7. Permission was granted in the First-tier Tribunal and the matter came before me for a hearing. There was no appearance on behalf of the appellants. It was noted that their previous solicitors were no longer representing them, but the Notice of Hearing appeared to have been properly served on the solicitors prior to their withdrawal and therefore the appellants would have had notice of the date, time and place of the hearing. In the circumstances I considered there to be no reason for the appeal not to proceed.
8. Mr McVeety made brief submissions. He accepted that the judge did not have to refer to section 117B specifically, but he submitted that the nub of the respondent’s case was in relation to the judge’s findings on public benefits as there was no evidence to show how the sponsor could support the three appellants. Having said that, Mr McVeety agreed that the case was finely balanced and that there were strong matters in favour of the appellants. He accepted that this was not a decision that a judge could not have come to, but that the question was whether the judge had adequately considered all negative factors in the proportionality balance.
Discussion
9. It seems to me that this is simply a case of the respondent disagreeing with the weight the judge accorded to various factors and with his conclusions on the proportionality balancing exercise. It cannot be said that the judge failed to conduct a proportionality balancing exercise, when that was precisely what he did from [34] to [55]. It cannot be said that he failed to consider the section 117B public interest factors, when he clearly did, noting at [35] that the appellants’ inability to meet the requirements of the immigration rules was a very weighty and significant matter. Neither can it be said that the judge failed to consider the economic well-being public interest factor in section 117B, when he clearly did, at [51] and [52], where he had regard to the sponsor’s financial circumstances. Mr McVeety conceded that a failure to refer to the appellant’s ability to speak English was not a material failing in itself.

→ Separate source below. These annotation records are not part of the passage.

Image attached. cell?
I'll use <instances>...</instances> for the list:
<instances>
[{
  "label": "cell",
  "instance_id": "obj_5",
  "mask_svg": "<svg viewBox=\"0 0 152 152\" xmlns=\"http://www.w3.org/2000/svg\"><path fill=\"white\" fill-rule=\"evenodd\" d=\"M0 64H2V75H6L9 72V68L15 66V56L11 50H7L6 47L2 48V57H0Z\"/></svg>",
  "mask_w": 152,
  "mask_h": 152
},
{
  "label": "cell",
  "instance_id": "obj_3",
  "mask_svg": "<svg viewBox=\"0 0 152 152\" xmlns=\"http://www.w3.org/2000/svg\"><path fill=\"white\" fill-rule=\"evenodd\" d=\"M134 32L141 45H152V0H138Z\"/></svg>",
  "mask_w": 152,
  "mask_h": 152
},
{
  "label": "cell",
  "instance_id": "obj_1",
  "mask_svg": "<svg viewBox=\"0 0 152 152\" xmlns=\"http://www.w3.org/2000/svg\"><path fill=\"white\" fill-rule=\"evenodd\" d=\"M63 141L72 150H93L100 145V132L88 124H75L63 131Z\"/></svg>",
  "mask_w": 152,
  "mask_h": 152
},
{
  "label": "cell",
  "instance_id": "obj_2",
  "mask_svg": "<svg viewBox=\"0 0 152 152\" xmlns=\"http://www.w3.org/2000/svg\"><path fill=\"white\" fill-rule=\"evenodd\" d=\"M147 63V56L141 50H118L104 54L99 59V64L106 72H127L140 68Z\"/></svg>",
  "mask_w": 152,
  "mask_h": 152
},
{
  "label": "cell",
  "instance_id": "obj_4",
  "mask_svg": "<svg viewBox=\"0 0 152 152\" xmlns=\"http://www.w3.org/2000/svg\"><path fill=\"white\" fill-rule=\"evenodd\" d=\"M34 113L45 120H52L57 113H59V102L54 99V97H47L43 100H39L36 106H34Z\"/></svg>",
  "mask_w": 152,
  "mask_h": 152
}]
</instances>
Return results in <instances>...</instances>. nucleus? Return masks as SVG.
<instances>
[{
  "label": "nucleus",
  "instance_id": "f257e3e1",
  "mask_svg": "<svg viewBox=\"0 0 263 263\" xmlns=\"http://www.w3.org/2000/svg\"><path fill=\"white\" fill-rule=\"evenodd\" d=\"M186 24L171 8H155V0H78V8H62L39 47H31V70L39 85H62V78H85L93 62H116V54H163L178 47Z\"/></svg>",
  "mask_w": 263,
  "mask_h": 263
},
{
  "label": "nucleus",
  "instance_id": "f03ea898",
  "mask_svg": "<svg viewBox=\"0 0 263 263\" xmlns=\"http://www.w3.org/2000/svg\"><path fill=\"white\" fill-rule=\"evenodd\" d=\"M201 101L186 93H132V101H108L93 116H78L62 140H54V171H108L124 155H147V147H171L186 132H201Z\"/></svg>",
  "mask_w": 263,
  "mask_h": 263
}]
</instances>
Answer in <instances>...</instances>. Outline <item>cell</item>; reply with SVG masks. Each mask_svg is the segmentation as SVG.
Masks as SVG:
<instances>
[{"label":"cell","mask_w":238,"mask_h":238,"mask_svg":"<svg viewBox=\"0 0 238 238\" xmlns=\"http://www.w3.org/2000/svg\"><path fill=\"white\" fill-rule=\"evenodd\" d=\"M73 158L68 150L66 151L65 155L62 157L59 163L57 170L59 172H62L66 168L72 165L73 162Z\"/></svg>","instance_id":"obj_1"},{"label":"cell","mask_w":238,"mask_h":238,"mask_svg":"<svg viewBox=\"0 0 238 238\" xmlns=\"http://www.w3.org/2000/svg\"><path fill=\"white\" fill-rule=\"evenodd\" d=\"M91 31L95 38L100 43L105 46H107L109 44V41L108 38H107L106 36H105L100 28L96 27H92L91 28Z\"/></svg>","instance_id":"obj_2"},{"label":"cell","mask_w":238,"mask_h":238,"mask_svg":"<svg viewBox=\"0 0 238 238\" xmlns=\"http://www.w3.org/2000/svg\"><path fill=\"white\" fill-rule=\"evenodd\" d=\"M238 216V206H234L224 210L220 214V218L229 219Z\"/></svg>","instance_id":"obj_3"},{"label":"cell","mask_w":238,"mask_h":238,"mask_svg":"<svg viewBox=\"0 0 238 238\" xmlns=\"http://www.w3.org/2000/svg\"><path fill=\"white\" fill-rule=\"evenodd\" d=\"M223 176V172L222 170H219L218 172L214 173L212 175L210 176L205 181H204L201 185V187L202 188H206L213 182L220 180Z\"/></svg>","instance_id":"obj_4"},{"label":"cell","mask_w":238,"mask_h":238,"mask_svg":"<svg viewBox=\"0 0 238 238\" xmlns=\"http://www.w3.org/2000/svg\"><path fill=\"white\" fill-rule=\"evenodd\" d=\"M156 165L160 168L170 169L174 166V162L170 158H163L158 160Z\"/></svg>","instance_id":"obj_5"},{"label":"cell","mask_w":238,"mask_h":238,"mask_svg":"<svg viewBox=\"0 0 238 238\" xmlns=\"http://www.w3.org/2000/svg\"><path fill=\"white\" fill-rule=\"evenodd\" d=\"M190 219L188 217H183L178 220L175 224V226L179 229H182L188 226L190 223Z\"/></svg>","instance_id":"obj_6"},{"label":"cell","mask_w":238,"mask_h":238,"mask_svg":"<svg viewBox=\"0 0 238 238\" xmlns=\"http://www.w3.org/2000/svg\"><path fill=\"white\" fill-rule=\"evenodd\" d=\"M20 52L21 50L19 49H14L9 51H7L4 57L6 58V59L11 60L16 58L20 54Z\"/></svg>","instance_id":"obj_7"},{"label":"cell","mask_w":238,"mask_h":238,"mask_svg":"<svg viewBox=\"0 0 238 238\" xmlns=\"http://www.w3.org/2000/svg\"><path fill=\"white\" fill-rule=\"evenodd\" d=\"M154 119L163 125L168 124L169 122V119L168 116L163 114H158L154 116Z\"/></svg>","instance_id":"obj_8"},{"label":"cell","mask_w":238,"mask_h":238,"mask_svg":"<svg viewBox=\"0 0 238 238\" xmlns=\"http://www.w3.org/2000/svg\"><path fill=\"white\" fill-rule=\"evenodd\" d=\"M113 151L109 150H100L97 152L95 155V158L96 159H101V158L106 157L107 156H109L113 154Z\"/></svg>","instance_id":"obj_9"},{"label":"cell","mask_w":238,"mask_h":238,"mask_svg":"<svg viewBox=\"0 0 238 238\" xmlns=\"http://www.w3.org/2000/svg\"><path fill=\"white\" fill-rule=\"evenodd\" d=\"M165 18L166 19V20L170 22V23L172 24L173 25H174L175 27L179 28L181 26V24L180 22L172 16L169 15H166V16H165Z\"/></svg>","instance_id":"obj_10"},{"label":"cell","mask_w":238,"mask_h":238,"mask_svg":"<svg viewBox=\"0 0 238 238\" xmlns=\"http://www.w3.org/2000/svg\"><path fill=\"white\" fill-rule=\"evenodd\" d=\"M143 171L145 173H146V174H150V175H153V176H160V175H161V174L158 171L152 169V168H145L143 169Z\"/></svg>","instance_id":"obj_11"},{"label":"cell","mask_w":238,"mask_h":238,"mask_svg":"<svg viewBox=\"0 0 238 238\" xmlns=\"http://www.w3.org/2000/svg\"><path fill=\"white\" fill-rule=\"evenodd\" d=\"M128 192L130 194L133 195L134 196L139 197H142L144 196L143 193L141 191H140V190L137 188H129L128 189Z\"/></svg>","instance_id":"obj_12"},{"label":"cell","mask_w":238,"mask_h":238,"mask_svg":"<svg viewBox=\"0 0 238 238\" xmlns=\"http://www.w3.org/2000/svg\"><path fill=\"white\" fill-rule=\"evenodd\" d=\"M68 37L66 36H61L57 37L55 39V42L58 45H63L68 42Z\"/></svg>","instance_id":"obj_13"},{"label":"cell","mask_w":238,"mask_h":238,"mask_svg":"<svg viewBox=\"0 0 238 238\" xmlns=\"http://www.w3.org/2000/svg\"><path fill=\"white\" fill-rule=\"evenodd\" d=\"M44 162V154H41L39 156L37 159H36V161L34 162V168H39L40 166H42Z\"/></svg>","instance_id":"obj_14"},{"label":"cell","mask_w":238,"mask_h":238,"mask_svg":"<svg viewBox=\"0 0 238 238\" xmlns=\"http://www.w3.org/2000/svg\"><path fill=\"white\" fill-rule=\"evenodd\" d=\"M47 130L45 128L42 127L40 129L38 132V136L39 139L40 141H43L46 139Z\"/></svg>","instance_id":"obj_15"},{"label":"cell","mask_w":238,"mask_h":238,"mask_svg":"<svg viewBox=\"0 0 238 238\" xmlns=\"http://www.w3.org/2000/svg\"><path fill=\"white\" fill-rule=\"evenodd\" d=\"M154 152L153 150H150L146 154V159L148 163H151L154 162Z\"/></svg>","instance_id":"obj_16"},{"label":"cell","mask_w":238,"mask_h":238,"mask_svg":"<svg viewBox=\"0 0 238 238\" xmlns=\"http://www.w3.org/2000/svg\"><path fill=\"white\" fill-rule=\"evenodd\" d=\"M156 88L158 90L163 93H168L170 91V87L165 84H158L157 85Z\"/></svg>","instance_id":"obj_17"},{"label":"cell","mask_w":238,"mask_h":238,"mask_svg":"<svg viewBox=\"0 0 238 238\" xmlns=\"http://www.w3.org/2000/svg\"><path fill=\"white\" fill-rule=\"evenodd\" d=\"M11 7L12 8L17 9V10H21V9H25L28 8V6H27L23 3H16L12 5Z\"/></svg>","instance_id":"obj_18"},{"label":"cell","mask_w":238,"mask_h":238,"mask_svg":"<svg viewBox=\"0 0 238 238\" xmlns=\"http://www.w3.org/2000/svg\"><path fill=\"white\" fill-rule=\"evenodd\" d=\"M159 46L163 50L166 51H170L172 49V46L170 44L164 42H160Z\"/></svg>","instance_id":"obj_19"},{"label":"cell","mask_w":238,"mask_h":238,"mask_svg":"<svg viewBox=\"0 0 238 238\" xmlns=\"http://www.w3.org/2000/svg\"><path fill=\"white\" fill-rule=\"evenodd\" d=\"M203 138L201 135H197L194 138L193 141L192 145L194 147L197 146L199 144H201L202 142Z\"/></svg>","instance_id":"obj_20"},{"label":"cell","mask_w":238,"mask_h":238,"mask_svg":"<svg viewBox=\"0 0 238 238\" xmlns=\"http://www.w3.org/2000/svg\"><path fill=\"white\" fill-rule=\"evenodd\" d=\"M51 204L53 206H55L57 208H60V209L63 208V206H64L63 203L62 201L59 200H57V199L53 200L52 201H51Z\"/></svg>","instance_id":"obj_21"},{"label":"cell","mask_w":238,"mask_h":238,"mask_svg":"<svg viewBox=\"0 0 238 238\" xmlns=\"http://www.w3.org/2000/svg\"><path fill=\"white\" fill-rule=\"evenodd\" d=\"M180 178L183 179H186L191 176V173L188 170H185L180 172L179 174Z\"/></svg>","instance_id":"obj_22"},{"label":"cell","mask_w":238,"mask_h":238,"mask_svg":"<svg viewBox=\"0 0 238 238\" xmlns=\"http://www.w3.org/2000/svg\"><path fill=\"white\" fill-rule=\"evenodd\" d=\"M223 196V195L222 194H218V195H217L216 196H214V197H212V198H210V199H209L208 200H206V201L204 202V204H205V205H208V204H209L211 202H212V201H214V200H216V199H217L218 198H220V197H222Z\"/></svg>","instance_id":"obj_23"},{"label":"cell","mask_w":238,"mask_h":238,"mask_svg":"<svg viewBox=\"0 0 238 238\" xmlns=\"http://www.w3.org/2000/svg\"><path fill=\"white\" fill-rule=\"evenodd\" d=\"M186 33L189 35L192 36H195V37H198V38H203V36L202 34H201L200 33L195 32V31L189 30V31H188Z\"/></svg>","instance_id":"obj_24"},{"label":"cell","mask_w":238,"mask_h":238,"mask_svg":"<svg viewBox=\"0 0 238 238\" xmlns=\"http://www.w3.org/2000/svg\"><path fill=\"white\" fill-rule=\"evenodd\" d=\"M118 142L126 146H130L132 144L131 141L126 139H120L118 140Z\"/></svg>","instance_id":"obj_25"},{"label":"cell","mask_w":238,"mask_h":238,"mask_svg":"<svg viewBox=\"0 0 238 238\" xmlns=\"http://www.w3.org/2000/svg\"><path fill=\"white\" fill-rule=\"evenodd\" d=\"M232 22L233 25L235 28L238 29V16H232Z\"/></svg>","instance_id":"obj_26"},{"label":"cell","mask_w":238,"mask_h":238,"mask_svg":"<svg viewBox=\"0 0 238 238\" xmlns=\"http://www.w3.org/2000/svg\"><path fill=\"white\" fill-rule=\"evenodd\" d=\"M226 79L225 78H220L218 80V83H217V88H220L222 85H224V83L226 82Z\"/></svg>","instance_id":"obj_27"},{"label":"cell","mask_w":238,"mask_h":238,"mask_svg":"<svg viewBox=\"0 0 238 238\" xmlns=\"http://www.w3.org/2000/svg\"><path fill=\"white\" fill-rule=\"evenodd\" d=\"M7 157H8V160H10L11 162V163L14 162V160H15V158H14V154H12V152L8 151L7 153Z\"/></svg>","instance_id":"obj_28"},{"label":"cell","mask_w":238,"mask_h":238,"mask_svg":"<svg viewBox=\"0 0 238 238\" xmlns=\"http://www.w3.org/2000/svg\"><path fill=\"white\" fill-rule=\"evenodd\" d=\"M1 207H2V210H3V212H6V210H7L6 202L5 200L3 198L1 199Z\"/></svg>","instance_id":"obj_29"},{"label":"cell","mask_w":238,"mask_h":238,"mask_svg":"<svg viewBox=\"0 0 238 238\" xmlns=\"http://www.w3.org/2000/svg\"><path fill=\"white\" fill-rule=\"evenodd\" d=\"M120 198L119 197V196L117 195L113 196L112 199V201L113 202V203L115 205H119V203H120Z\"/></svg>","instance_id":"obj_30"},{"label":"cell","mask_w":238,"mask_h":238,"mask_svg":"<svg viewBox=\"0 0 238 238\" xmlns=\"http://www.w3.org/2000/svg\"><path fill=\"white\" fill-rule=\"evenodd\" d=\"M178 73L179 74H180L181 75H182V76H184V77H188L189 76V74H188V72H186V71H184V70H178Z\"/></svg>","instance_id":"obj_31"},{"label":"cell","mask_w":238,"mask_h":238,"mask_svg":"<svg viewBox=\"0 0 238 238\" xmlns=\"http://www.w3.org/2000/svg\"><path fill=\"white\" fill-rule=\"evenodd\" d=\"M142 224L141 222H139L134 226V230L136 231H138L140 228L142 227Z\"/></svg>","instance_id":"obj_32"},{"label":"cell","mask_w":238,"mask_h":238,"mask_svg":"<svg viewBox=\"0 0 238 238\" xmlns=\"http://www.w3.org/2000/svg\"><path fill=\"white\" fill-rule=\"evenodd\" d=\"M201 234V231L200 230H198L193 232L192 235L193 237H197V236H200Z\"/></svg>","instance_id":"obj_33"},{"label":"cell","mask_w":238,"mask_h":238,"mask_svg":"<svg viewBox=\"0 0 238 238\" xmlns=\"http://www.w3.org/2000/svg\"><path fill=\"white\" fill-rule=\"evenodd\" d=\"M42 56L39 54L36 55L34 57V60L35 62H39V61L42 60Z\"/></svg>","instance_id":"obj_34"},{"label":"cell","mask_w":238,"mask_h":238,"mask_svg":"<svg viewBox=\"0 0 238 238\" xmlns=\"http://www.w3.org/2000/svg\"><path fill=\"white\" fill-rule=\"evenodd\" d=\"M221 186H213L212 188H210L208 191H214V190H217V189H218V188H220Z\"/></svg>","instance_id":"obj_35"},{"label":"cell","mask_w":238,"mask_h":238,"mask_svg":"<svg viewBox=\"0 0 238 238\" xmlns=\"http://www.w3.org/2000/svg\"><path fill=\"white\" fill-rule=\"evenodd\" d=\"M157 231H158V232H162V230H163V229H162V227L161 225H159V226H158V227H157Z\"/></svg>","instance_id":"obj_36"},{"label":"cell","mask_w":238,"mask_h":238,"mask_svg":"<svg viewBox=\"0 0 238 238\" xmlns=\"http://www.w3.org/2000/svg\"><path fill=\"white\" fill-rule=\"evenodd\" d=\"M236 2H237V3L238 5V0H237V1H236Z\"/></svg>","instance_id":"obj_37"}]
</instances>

10. The judge was fully aware that the question of recourse to public funds was the weakness in the appellants’ side of the balance, but he was perfectly entitled to conclude that the strong compassionate and other factors in the appellants’ favour outweighed that negative aspect. Indeed, whilst he found at [35] that the requirements of the immigration rules were not met, that was clearly a reference to the ‘mainstream’ immigration rules to which he referred at [20], whereas his conclusion at [53] was effectively that the requirements of GEN.3.2 and GEN.3.3 of Appendix FM were met. Furthermore, the judge’s conclusion that the balancing exercise had to be resolved in the appellants’ favour was based upon the very specific circumstances of their case and the very compassionate circumstances including the risk of serious harm they faced in Syria and the fact that the second and third appellants were children whose best interests lay in being safely reunited with the sponsor in the UK. As Mr McVeety conceded, and as the judge found at [53], this was a finely balanced case with strong compassionate factors in favour of the appellants. It was on that basis, and having given careful consideration to the negative factors, that the judge found the balance ultimately to favour the appellants. That was a conclusion which was cogently reasoned and was fully and properly open to the judge. Accordingly, I find no error of law in his decision.

DECISION
11. The Secretary of State’s appeal is accordingly dismissed. The making of the decision of the First-tier Tribunal did not involve a material error on a point of law requiring it to be set aside. I do not set aside the decision. The decision to allow the appeals therefore stands.